By themselves, however, data analytics techniques borrowed from other research areas often fail to provide the insights needed to help materials scientists and engineers choose which of many variables to adjust — and can’t account for dramatic changes such as the introduction of a new chemical compound into the process. In some complex materials such as ferroelectrics, as many as 10 different factors can affect the properties of the resulting product.

In a paper published this week in the journal NPJ Computational Materials, researchers explain how to give the machines an edge at solving the challenge by intelligently organizing the data to be analysed based on human knowledge of what factors are likely to be important and related.

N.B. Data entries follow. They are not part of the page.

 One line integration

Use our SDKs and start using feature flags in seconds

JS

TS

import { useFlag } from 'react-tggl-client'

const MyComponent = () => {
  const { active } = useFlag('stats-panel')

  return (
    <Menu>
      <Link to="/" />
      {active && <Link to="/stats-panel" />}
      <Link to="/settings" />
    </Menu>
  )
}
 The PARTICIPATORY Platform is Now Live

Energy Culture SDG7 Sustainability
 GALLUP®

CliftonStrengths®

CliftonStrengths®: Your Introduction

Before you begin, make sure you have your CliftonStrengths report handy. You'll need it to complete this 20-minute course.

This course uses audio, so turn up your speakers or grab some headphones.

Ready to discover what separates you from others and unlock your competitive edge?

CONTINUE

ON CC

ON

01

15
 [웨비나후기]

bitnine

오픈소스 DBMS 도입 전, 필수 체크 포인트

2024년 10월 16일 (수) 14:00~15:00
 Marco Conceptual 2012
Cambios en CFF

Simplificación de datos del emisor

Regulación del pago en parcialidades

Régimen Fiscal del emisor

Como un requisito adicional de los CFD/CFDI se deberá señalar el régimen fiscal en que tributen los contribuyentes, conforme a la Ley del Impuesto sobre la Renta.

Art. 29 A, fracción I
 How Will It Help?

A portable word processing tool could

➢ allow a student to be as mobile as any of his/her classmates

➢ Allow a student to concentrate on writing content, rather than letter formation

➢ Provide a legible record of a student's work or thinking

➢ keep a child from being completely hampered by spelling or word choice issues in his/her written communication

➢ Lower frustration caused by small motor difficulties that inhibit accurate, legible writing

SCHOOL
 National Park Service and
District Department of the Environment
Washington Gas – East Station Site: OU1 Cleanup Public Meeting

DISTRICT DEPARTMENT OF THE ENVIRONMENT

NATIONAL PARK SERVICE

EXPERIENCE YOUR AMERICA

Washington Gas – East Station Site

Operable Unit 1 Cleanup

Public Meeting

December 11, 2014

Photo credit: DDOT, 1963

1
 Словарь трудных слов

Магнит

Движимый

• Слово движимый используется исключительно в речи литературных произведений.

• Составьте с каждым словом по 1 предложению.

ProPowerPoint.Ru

Known as dimensional stacking, the technique shows that human experience still has a role to play in the age of machine intelligence.

The research was sponsored by the National Science Foundation and the Defense Threat Reduction Agency, as well as the Swiss National Science Foundation. Measurements were performed, in part, at the Oak Ridge National Laboratory in Oak Ridge, Tennessee.

“When your machine accepts strings of data, it really does matter how you are putting those strings together,” said Nazanin Bassiri-Gharb, the paper’s corresponding author and a professor in the George W. Woodruff School of Mechanical Engineering at the Georgia Institute of Technology. “We must be mindful that the organisation of data before it goes to the algorithm makes a difference. If you don’t plug the information in correctly, you will get a result that isn’t necessarily correlated with the reality of the physics and chemistry that govern the materials.”

Bassiri-Gharb works on ferroelectrics, crystalline materials that exhibit spontaneous electrical polarisations switchable by an external electric field. Widely used for their piezoelectric properties — which allow electrical inputs to generate mechanical outputs, and mechanical motion to generate electrical voltages — their chemical formulas are usually complicated, including lead, manganese, niobium, oxygen, titanium, indium, bismuth and other elements.